ResponderEliminarNo es exactamente lo mismo, pero debo recordar que en la antigua Unión Soviética, cuya existencia se prolongó más de 70 años, o sea, durante gran parte del siglo XX, no existía la libertad tal como la concebimos en la actual Unión Europea y EEUU, y ni siquiera de la Rusia del presente cabe afirmar que la haya. No poder viajar a la inmensa mayoría de países extranjeros, precisar de un salvoconducto para desplazamientos interiores, o de un permiso de la comisaría de policía más próxima, toques de queda imprevistos y control por los delegados en cada barrio del Partido único, cual “grandes hermanos” orwellianos, es decir, “delatores” (término recientemente acuñado en Francia en estos tiempos de confinamiento) todo eso era el pan de cada día en la antigua URSS. Jamás estuve allí, pero sí viajé miles de kilómetros, por carretera, en la Cuba de Fidel Castro en los años 2004 y 2005. Pude constatar, porque los cubanos son personas generalmente cultas y muy sociables, en largas conversaciones en mi cochecito alquilado, con personas que hacían “botella”, es decir, autoestop, que en la Cuba de entonces, y me temo que también en la de ahora, sucedía lo mismo que en la Rusia comunista.
Es cierto que allí no había confinamiento, pero, parafraseando tus palabras, la vida era un simulacro sin gran parte de su valor. Con el agravante de que no existían motivos (salvo la gripe falsamente llamada “española” de 1918 y la catástrofe de Chernóbil).

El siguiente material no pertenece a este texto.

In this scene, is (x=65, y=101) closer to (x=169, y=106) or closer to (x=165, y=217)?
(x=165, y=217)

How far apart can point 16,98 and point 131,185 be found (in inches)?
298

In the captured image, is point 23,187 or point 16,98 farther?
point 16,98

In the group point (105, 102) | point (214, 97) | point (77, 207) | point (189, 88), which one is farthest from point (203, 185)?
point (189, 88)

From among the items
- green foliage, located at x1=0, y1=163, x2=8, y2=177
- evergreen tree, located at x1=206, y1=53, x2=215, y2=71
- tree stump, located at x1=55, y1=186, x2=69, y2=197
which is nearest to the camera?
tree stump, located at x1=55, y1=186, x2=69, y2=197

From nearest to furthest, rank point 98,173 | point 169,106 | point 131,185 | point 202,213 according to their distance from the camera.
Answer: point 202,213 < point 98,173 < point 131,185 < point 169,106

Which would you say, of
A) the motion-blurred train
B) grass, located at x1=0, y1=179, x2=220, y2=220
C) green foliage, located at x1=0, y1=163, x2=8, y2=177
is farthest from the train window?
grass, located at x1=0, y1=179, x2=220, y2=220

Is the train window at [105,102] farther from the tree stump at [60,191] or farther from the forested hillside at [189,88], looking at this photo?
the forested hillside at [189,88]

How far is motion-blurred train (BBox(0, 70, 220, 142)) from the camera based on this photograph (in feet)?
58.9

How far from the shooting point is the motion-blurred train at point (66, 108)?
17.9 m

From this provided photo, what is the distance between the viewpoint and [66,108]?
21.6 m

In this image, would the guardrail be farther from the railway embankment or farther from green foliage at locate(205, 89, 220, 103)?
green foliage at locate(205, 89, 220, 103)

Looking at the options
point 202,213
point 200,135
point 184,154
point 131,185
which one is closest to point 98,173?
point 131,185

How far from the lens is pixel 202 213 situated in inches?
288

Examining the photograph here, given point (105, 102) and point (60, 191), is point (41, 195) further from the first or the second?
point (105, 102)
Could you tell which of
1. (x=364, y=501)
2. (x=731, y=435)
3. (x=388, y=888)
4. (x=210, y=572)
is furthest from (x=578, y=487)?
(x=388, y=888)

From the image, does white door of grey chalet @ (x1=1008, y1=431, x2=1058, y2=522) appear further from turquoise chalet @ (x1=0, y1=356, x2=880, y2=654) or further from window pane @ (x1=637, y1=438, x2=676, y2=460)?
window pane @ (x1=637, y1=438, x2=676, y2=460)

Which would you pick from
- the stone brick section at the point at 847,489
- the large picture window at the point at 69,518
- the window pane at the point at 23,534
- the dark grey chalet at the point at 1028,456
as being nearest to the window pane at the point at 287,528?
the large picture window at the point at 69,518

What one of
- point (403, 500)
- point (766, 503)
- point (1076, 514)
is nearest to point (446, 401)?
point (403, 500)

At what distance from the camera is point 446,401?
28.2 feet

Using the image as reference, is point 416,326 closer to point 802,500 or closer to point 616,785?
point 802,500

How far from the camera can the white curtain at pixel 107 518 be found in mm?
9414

En estos momentos no me parece recomendable tener fe, porque ya bastante desacreditados están nuestros dirigentes políticos y comités científico-técnicos. Pero hay que tener esperanza, porque sin ella la vida es sencillamente imposible.
Yo tengo esperanzas en la frágil memoria que caracteriza a nuestra especie. Esta fragilidad provoca, por un lado, que caigamos una y otra vez en los mismos errores, pero también nos permite superar toda clase de traumas y tragedias.